### Work order
Format the part of the listing that opens with the line containing "What is the difference between the 2020" and closes with the line containing "Is the green" as a numbered list, leaving out blank lines and pictures.

### Stored data entries
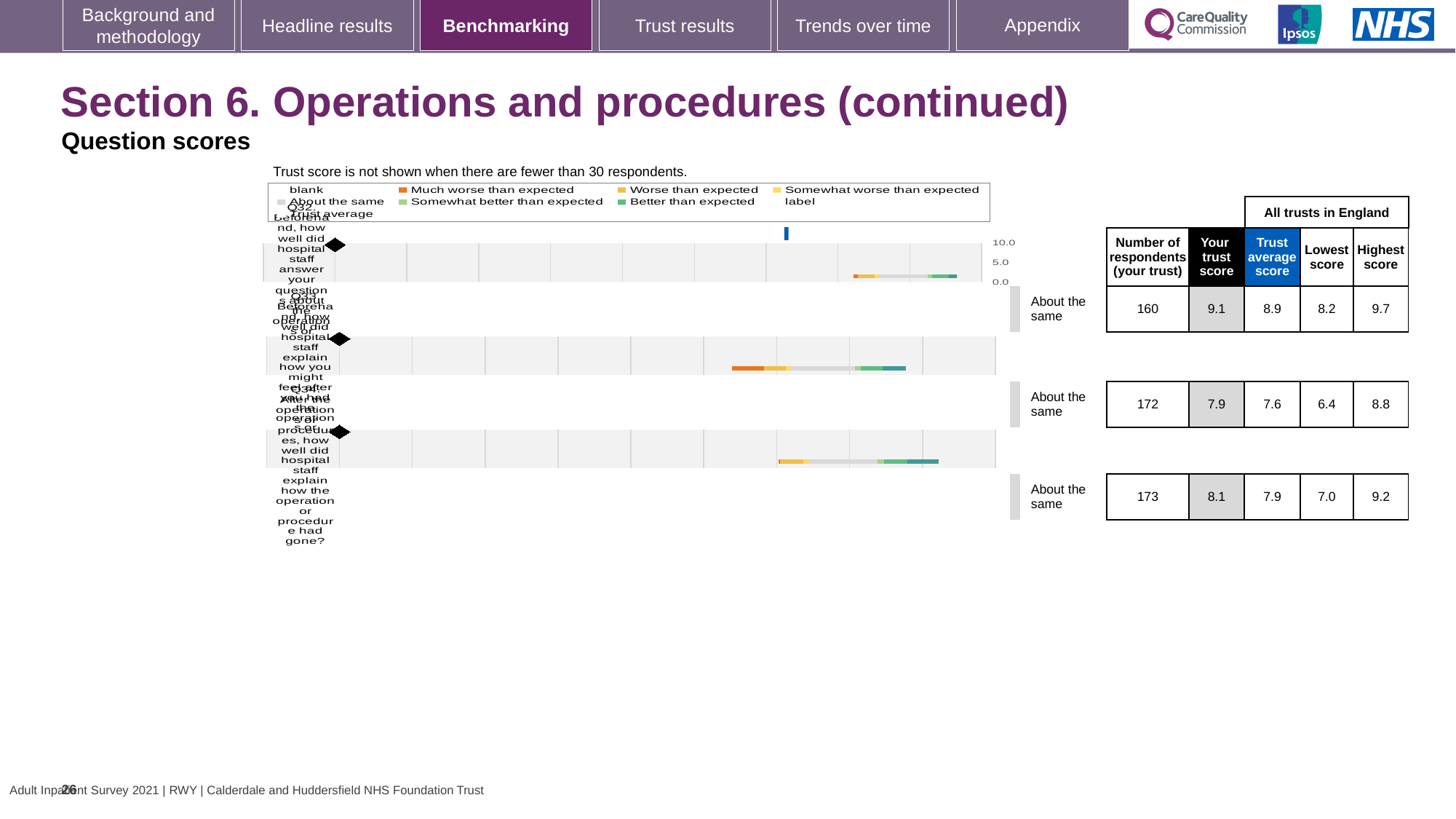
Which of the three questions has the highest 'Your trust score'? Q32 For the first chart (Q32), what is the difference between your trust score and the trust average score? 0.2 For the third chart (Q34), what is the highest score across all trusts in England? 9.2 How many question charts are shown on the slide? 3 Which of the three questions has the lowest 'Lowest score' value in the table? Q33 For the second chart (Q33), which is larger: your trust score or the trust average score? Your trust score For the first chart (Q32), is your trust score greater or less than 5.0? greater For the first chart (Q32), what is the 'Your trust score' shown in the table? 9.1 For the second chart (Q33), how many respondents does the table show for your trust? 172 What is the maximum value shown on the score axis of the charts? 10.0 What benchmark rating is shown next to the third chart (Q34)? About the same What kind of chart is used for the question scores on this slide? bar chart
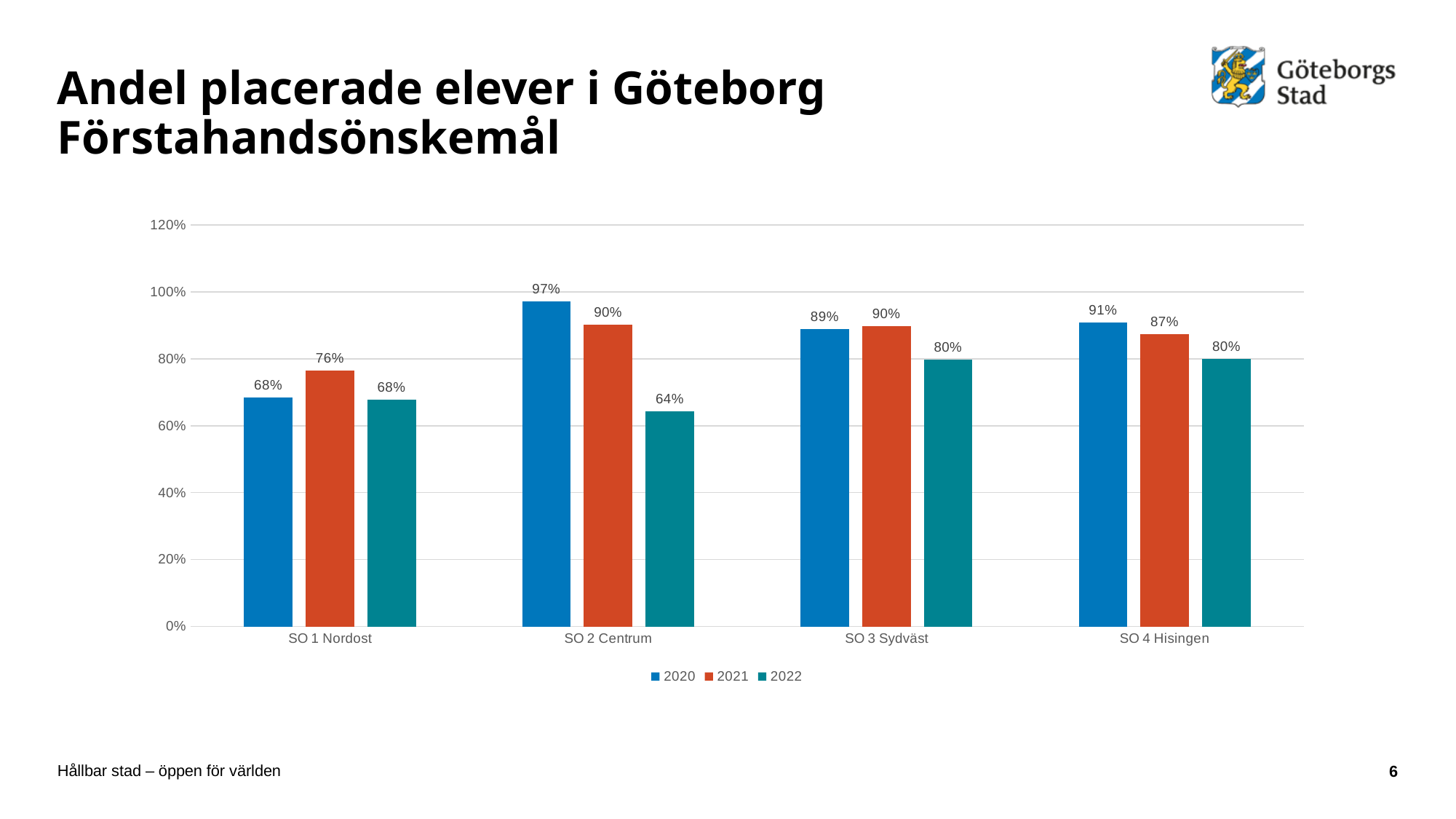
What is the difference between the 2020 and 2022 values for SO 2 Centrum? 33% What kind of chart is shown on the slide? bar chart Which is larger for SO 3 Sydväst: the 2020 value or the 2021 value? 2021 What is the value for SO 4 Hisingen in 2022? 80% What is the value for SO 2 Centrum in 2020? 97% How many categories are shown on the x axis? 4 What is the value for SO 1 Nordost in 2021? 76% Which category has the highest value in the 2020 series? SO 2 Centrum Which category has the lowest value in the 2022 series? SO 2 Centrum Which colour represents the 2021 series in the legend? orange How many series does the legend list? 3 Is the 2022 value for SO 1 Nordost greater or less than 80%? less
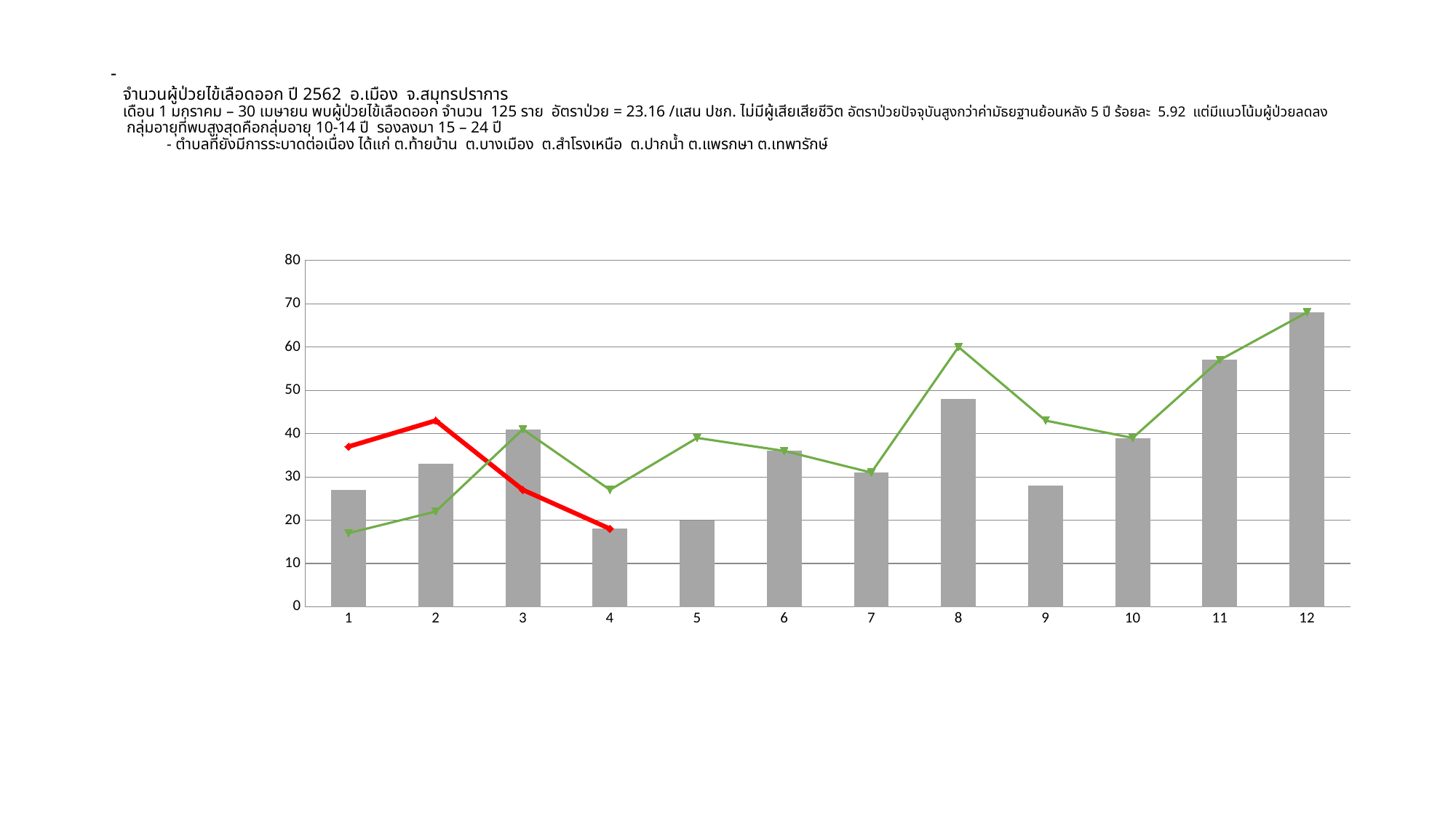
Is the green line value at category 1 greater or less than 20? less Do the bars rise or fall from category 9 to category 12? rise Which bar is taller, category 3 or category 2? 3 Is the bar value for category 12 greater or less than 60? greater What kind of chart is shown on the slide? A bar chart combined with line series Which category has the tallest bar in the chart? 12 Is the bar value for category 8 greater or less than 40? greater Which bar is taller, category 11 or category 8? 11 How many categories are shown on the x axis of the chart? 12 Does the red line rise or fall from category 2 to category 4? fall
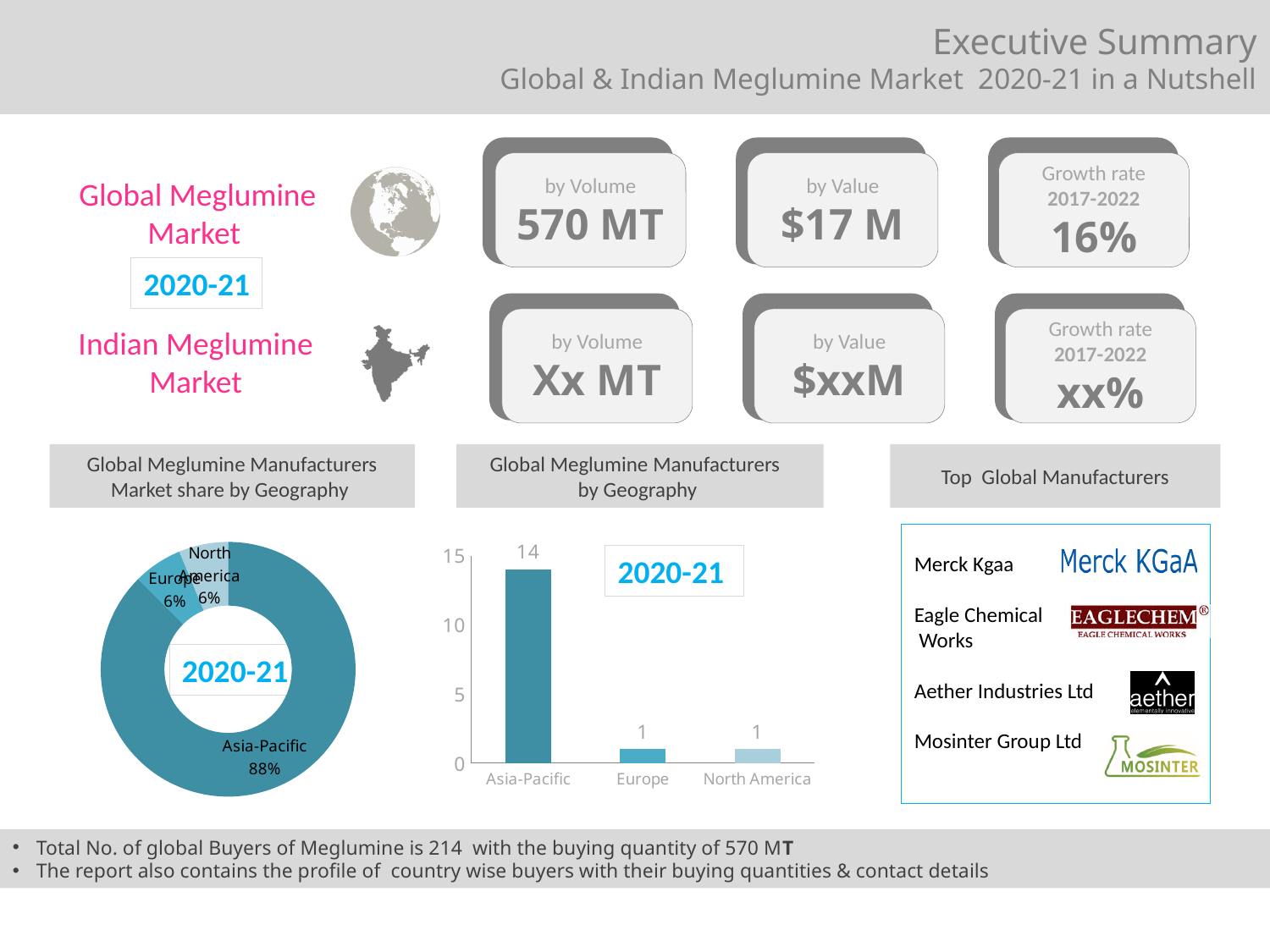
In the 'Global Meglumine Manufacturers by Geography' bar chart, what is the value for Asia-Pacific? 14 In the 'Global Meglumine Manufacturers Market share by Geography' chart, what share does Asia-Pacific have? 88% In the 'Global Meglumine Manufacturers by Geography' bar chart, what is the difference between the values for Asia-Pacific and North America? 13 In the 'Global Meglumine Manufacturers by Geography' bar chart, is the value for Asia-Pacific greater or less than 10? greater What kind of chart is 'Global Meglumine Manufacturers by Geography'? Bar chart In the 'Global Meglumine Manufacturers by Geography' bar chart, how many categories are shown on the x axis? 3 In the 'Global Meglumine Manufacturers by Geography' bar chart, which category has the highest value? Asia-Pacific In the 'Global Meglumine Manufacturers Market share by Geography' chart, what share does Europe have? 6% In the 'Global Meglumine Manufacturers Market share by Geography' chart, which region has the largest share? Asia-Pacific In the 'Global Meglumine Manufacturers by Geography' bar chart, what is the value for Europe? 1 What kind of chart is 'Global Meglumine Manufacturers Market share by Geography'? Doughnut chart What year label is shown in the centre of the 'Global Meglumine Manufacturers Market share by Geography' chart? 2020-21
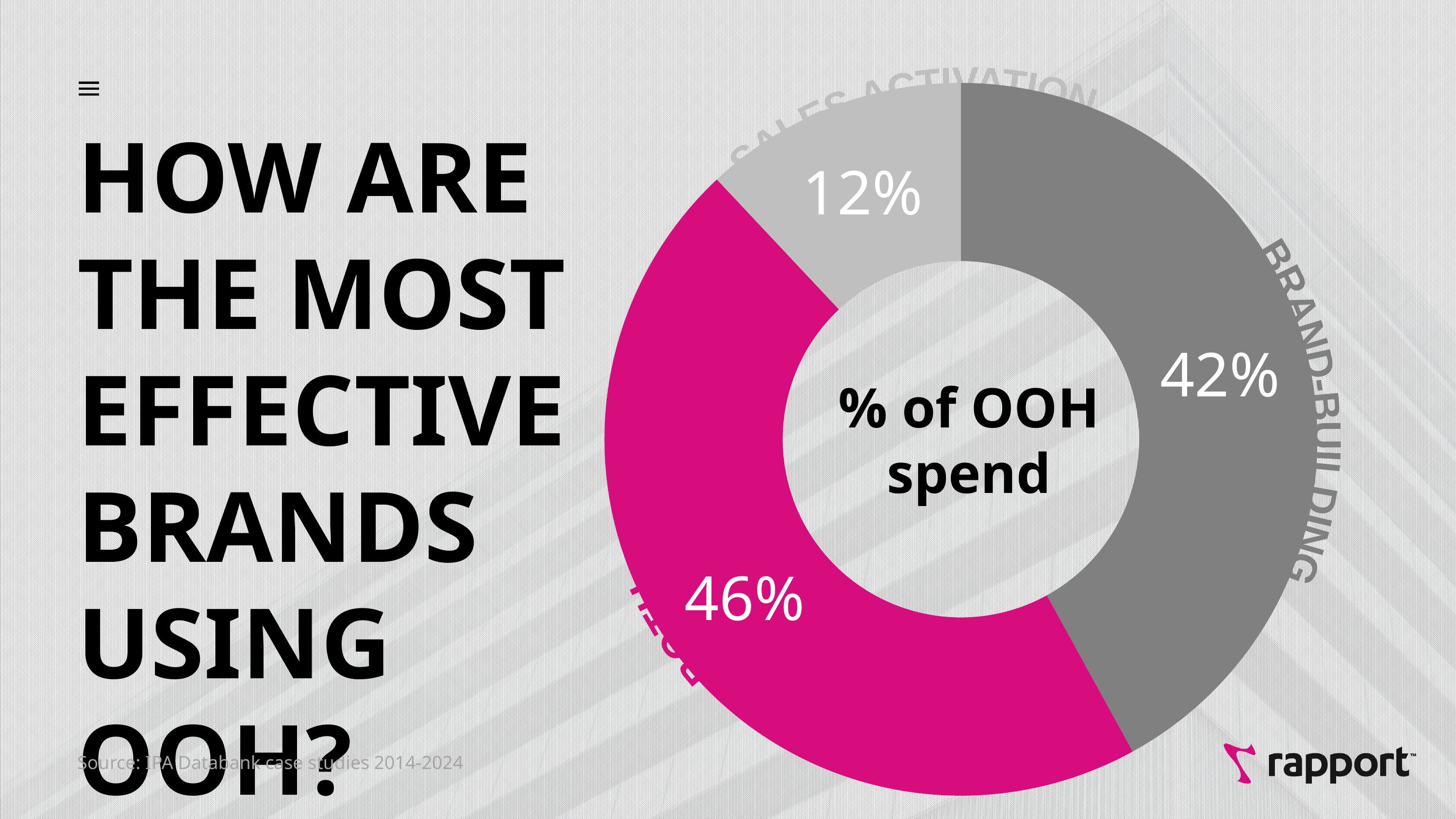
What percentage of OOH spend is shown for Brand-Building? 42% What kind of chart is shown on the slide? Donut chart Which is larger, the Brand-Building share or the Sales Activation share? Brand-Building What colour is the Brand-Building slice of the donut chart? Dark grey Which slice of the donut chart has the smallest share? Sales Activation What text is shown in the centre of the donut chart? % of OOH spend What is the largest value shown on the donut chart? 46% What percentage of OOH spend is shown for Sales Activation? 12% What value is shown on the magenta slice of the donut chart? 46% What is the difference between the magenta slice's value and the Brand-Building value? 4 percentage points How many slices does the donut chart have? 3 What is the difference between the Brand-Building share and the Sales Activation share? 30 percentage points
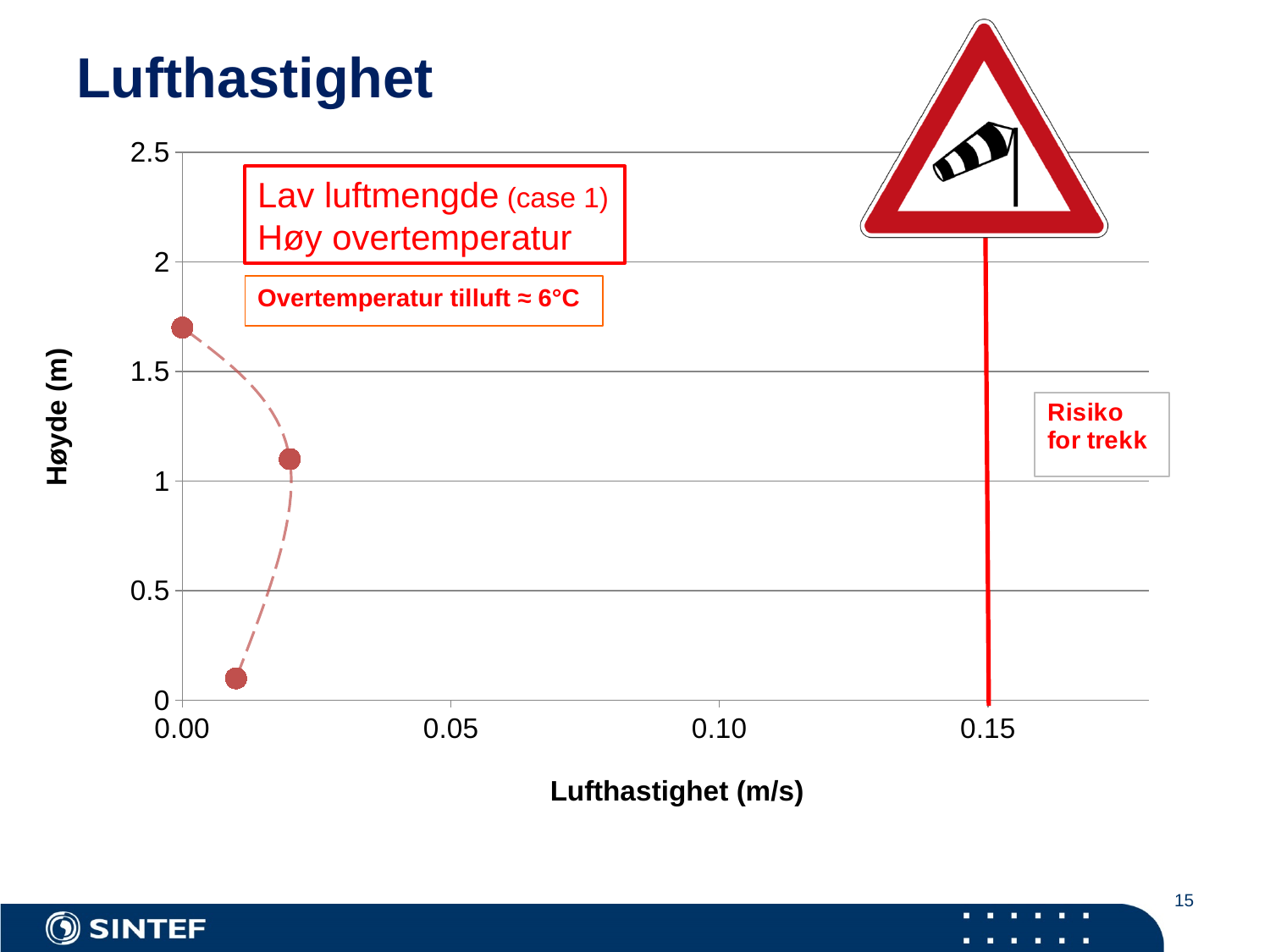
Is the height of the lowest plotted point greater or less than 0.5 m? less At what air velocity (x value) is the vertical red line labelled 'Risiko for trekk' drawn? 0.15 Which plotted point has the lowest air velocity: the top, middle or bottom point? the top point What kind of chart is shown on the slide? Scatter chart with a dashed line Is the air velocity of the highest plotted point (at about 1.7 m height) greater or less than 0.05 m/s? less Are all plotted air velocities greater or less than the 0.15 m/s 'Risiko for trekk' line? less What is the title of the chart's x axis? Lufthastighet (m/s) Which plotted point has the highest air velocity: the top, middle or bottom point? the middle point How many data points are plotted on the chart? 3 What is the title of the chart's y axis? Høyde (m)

### Solution to this exercise
1. What is the difference between the 2020 and 2022 values for SO 2 Centrum? 33% What kind of chart is shown on the slide? bar chart Which is larger for SO 3 Sydväst: the 2020 value or the 2021 value? 2021 What is the value for SO 4 Hisingen in 2022? 80% What is the value for SO 2 Centrum in 2020? 97% How many categories are shown on the x axis? 4 What is the value for SO 1 Nordost in 2021? 76% Which category has the highest value in the 2020 series? SO 2 Centrum Which category has the lowest value in the 2022 series? SO 2 Centrum Which colour represents the 2021 series in the legend? orange How many series does the legend list? 3 Is the 2022 value for SO 1 Nordost greater or less than 80%? less
2. Is the green line value at category 1 greater or less than 20? less Do the bars rise or fall from category 9 to category 12? rise Which bar is taller, category 3 or category 2? 3 Is the bar value for category 12 greater or less than 60? greater What kind of chart is shown on the slide? A bar chart combined with line series Which category has the tallest bar in the chart? 12 Is the bar value for category 8 greater or less than 40? greater Which bar is taller, category 11 or category 8? 11 How many categories are shown on the x axis of the chart? 12 Does the red line rise or fall from category 2 to category 4? fall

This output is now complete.